Pharmacogenomics of sickle cell disease: steps toward personalized medicine.

Sickle cell disease (SCD) is a monogenetic disease but has a wide range of phenotypic expressions. Some of these differences in phenotype can be explained by genetic polymorphisms in the human globin gene. These polymorphisms can result in different responses to typical treatment, sometimes leading to inadequate therapeutics. Research is revealing more polymorphisms, and therefore, new targets for intervention to improve outcomes in SCD. This area of pharmacogenomics is continuing to develop. We provide a brief review of the current literature on pharmacogenomics in SCD and possible targets for intervention.

Introduction

Sickle cell disease (SCD) was the first described genetic disorder. It results from the substitution of a valine for a glutamine affecting the hemoglobin structure as a result of substitution of A to T on chromosome 11 in the β-globin gene. The resultant hemoglobin is more rigid and less soluble compared to its normal counterpart. The homozygous form results in vaso-occlusion in vascular beds, resulting in pain and chronic organ dysfunction.

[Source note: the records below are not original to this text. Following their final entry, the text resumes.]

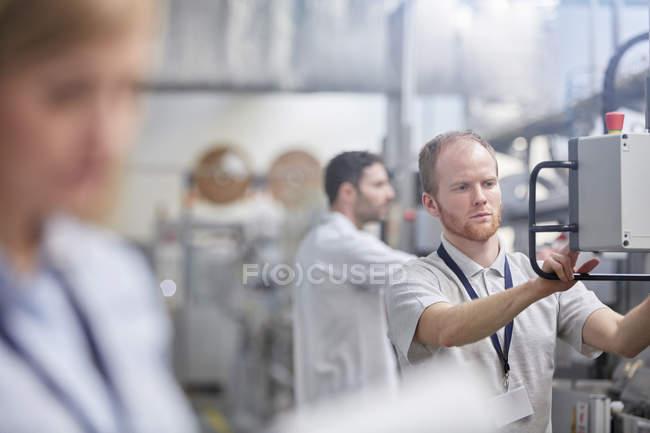 Operaio maschile che utilizza il pannello di controllo delle macchine in fabbrica — Foto stock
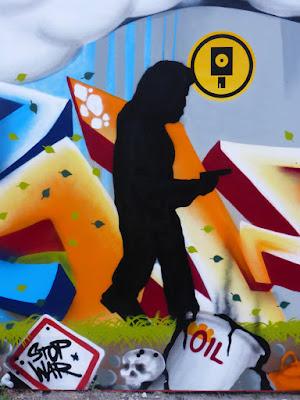 """Wandbild mit Müll und """"Stop War""""-Schild, inmitten dessen ein schwarzer Pistolenmann"""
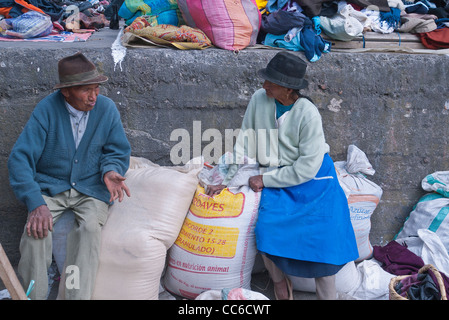 An elderly man and wife of Andean Indian descent sit on sacks of grain in the famous market town of Saquisili, Ecuador. - Stock Photo
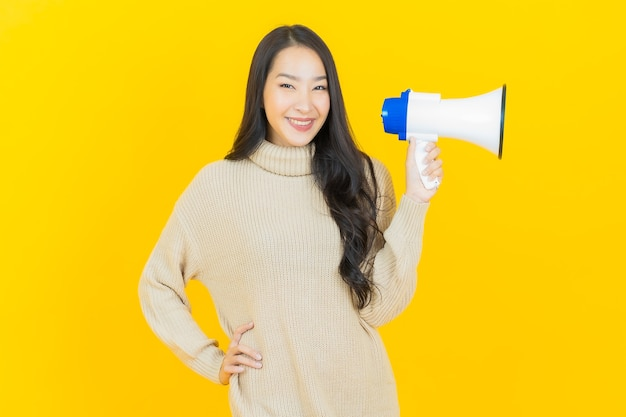 Schöne junge asiatische frau des porträts lächelt mit megaphon auf gelber wand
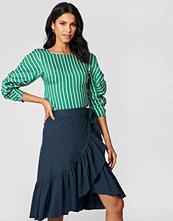 NA-KD Boho Wrap Over Flounce Linen Look Skirt - Minikjolar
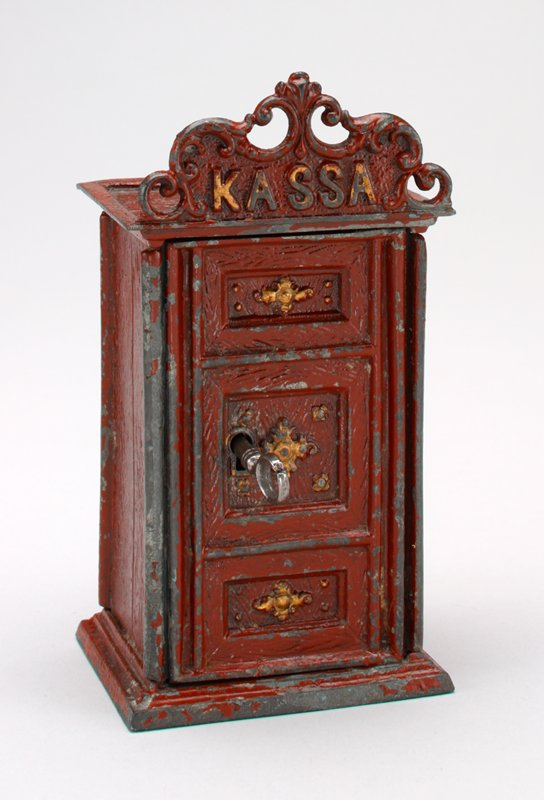 "metal rectangular red cabinet with gold trim; keyhole in front door; wood grained; fancy top piece labeled ""Kassa""; coin slot on top"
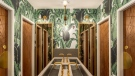 The washroom at Anh and Chi features a custom communal sink and wooden laser-cut doors.
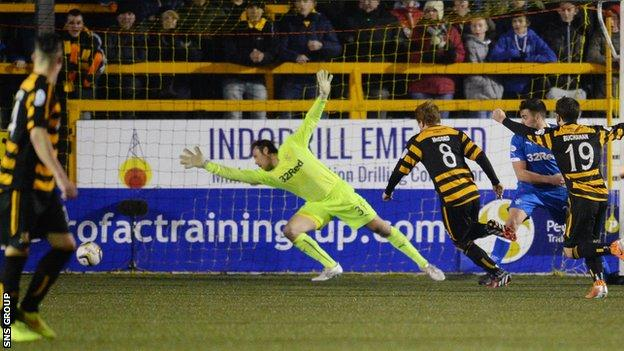 Alloa's Ryan McCord (8) side foots into the back of the net to equalise for his side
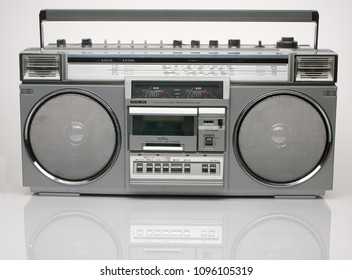 Vintage silver boom box on white background with reflection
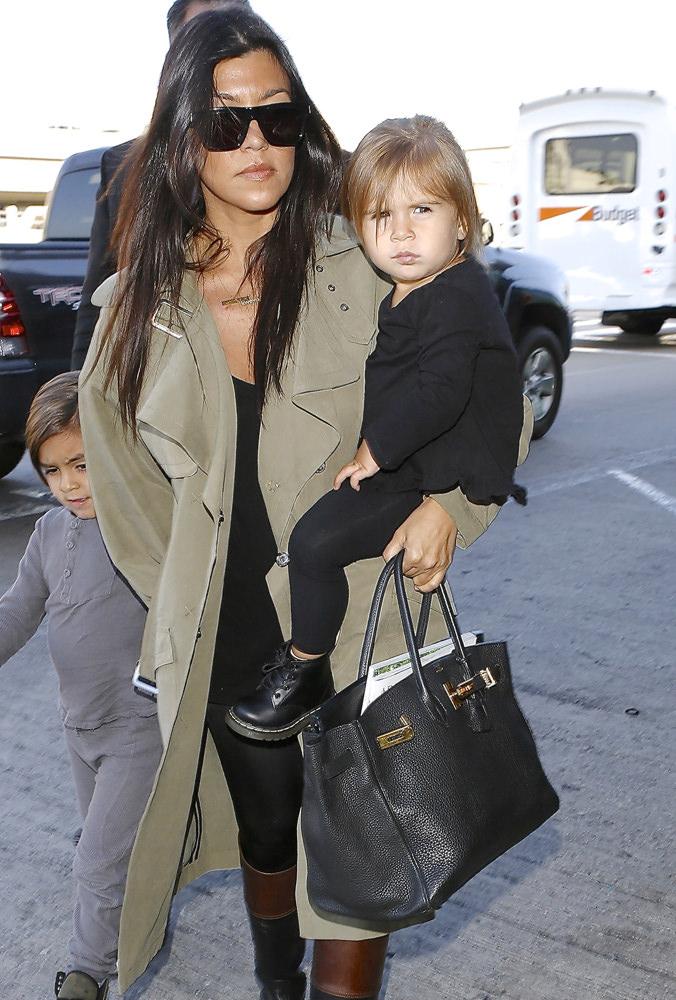 ba8ec5335e21fc Reality star Kourtney Kardashian and kids were seen departing LAX for Kim's  wedding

Although SCD is a monogenetic disease, there is vast variation in the phenotypic expression. Data demonstrates that there are variable haplotypes in SCD that effect HbF expression. Additional genetic variations may affect the efficacy of both hydroxyurea (HU), a disease-modifying therapy, and opioid therapy.

HU

HU, also known as hydroxycarbamide, is a ribonucleotide reductase inhibitor that works via multiple mechanisms. It can help with HbF induction, decreases adhesion molecules, and decreases white blood cells.1 HU increases HbF production through its effect on human β-globin genes (HBB). Although this medication is the only US Food and Drug Administration-approved treatment for SCD, there are nonresponders and patients with intolerance to HU.2 There have been a reported 25% of SCD and β-thalassemia patients that are poor responders or nonresponders to HU and have variation in the production of HbF.3 It is likely that genetic makeup plays a role, as evidenced by showing the hereditary component in HbF induction with HU treatment.4 Tafrali, et al5 studied the MAP3K5 gene and found two single-nucleotide polymorphisms (SNPs) in the intron 1 region that were confirmed to have a correlation with increased HU response in heterozygous SCD/β-thalassemia patients. However, they also suggest that there may be an unknown associated genetic polymorphism that influences the MAP3K5 gene as this gene has not been found to be clearly associated with erythropoiesis. Chalikiopoulou6 also found an association between the ASS1, NOS1, and NOS2A gene polymorphisms and HU treatment efficacy. These genes are involved in enzyme processing for nitric oxide (NO) synthesis. NO is known to be associated with HbF induction.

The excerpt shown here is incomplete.